Baphumelele has grown from that original crèche in Rosie’s home to encompass a full block in Khayelitsha. It includes the Children’s Home which houses children in two buildings, the “America House” with approximately 40 children from infants to toddlers and the “Clemens House” with another approximately 40 children from aged 6 to 19 years. The children who arrive here are orphaned, abandoned and/or abused. The Children’s Home is the only orphanage in Khayelitsha for children over the age of 8 years, and the children live under very cramped conditions. In the America House, two rooms have cribs lined-up along each wall and, in a third room there, the older toddlers sleep on foam mattresses, body next to body. In Clemens House, the boys sleep in bunk beds jammed into small rooms on the first floor and the girls sleep on the second floor. Each house employs two shifts of full-time care workers, a day shift and evening shift that rotates, who care for the children 24 hours a day.

Just recently, Elton John’s AIDs Foundation donated money for Rosie to build “cluster houses” on the block. There are 4 cluster houses of which one has already been occupied by a family of 5 children and a full-time careworker. The idea with the cluster houses, small single family homes, is to try to keep families together in a real home-like environment. For instance, they eat their meals at the cluster home rather than go to the dining room located in another building, under the volunteer suite, on the block.

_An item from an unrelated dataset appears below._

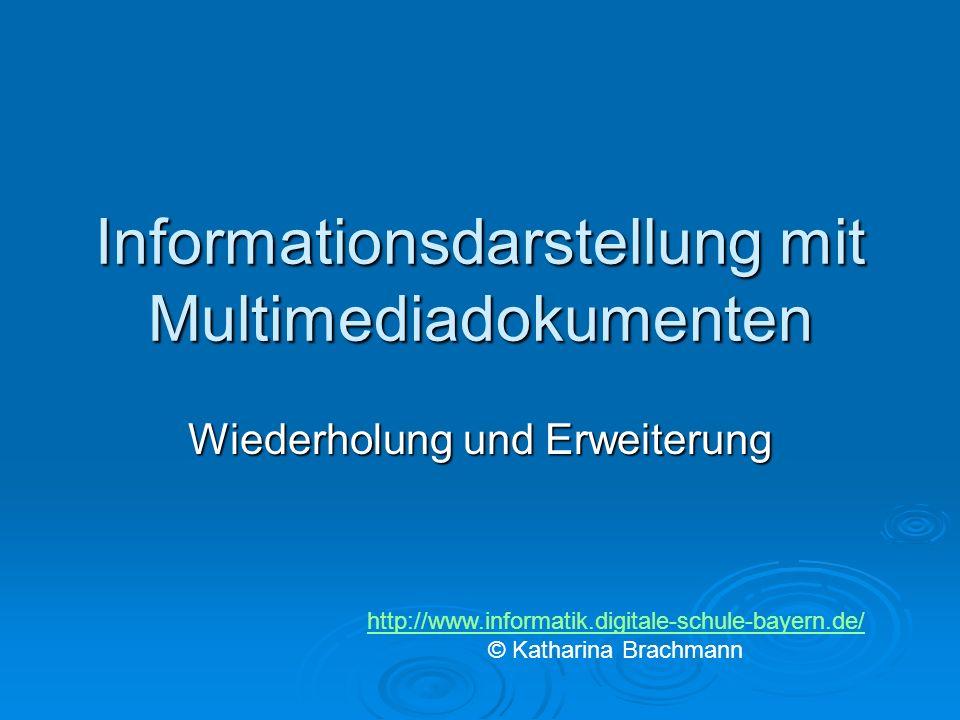 Informationsdarstellung mit Multimediadokumenten Wiederholung und Erweiterung http://www.informatik.digitale-schule-bayern.de/ © Katharina Brachmann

Also, Baphumelele has several community-based projects, a theme very important to the vision of Rosie and to the Xhosa culture. It recently added a wood workshop, where men from the community are employed to make wonderful wooden beach chairs - really, these are some I would put out at any Hamptons home! Rosie also operates a kitchen for community members and a second hand shop, all on one block in Dabula Street, Khayelitsha. And, she is in the process of a building an HIV/AIDs Respite Center across the street from the dining room/volunteer house where she will take in adults suffering from HIV/AIDs who have been ostracized by their own family. So, Rosie has definitely made A LOT of progress in Khayelitsha over the past decade, but I'm sure I don't have to tell you how much more must be done.

Again, see the new website for more information on all of this!

Pictured: Billboard of Rosie at one corner of Dabula Street in Khayelitsha were Baphumelele is located; looking down Dabula Street, the 2nd floor of the pink building is where I and the other volunteers reside; my view of Khayelitsha from the door of the volunteer apartment. Posted by Picasa

December 08, 2006

Lessons Learned

Last weekend (December 2-3), the neighborhood where I live in Cape Town, Observatory, held its annual Obs Festival, a two day festival of outdoor music, food and shops (pictures here taken at Obs Fest). I walked down to it on Saturday night, the day I arrived back from my first shift at Baphumelele, with Duncan, the Scottish guy who does not put solid foods into his body, and Marta, the 19-year old Canadian from my shift at Bap. Like many aspects of Cape Town, at Obs Fest, I felt that I could have been in some funky and multi-racial neighborhood in San Francisco, New York or New Orleans. Bands played on each street corner. Street vendors served sausages, corn on the cob and Castle Lager. Stands sold beaded jewelry and t-shirts with Nelson Mandela’s face outlined in silhouette. Young people with dreadlocks, afros or blonde hair (must be the Dutch origin) milled about. And I had a great time, until…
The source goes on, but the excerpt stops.